— STATED GOAL —
Reproduce exactly the lines from the one containing "What is the estimated distance" through the last line of the data, both ends included.

Start

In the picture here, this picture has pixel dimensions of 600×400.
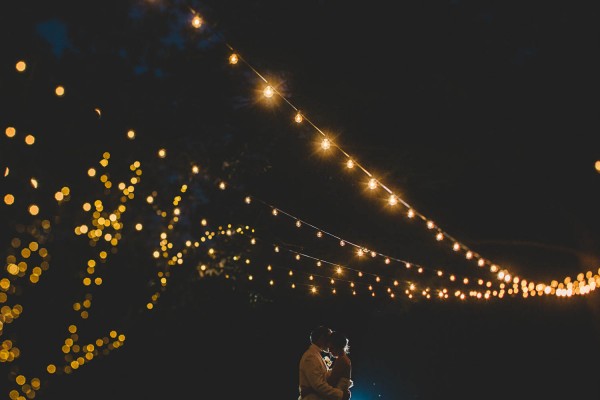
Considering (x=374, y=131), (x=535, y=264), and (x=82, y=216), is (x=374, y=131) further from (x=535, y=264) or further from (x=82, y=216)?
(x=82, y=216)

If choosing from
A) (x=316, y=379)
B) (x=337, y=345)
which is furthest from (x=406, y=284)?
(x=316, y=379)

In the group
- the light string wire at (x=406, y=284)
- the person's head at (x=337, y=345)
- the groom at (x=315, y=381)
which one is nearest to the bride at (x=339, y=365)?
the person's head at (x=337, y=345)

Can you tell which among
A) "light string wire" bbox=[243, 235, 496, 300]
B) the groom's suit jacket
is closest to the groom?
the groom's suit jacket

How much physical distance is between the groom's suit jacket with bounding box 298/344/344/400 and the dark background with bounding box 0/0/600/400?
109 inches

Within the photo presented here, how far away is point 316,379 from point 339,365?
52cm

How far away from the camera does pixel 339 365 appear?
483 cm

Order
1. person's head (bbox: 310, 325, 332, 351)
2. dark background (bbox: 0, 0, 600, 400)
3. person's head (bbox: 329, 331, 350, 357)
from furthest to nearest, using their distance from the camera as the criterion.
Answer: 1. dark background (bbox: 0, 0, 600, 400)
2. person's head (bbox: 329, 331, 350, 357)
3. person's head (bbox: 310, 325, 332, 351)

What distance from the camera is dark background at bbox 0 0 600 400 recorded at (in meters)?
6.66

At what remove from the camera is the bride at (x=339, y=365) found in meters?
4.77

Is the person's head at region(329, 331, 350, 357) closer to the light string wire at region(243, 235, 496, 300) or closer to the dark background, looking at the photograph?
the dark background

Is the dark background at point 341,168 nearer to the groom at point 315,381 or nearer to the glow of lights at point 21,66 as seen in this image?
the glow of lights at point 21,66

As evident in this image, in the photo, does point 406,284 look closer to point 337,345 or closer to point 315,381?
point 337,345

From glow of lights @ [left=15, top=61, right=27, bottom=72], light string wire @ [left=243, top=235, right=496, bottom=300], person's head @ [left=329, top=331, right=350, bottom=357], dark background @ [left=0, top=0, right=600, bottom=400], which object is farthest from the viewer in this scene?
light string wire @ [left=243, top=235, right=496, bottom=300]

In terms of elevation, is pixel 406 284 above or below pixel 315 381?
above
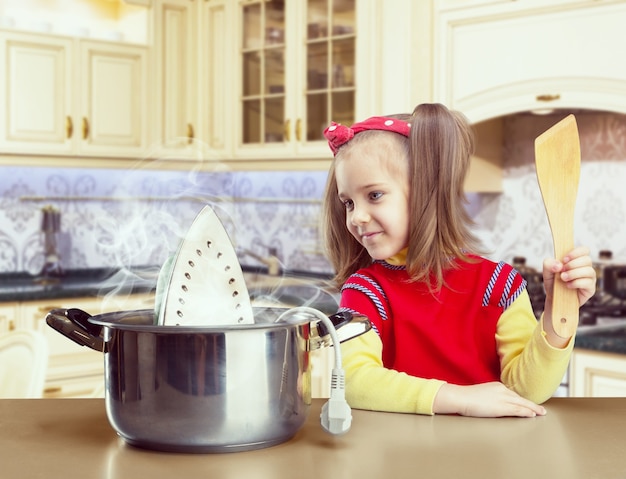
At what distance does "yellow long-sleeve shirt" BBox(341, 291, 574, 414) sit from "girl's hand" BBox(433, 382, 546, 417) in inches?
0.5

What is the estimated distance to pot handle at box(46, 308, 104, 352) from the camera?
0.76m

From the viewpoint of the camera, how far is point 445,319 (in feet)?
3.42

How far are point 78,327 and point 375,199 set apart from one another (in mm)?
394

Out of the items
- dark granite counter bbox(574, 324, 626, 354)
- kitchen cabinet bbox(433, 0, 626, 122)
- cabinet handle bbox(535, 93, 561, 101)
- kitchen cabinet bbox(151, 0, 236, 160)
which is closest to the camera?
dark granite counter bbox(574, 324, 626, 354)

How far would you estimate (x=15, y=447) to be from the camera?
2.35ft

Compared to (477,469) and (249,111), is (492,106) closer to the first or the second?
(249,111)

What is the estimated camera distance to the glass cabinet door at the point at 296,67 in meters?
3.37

End

— WRITTEN ANSWER —
What is the estimated distance to pot handle at box(46, 308, 104, 352) from the camera?
0.76m

From the viewpoint of the camera, how far is point 445,319 (in feet)?
3.42

How far are point 78,327 and point 375,199 set apart from one another (in mm)?
394

Out of the items
- dark granite counter bbox(574, 324, 626, 354)
- kitchen cabinet bbox(433, 0, 626, 122)
- cabinet handle bbox(535, 93, 561, 101)
- kitchen cabinet bbox(151, 0, 236, 160)
which is closest to the camera?
dark granite counter bbox(574, 324, 626, 354)

How far would you estimate (x=15, y=447) to be from the camera?
2.35ft

Compared to (477,469) and (249,111), is (492,106) closer to the first or the second?
(249,111)

What is the estimated camera distance to the glass cabinet door at the point at 296,67 in meters?
3.37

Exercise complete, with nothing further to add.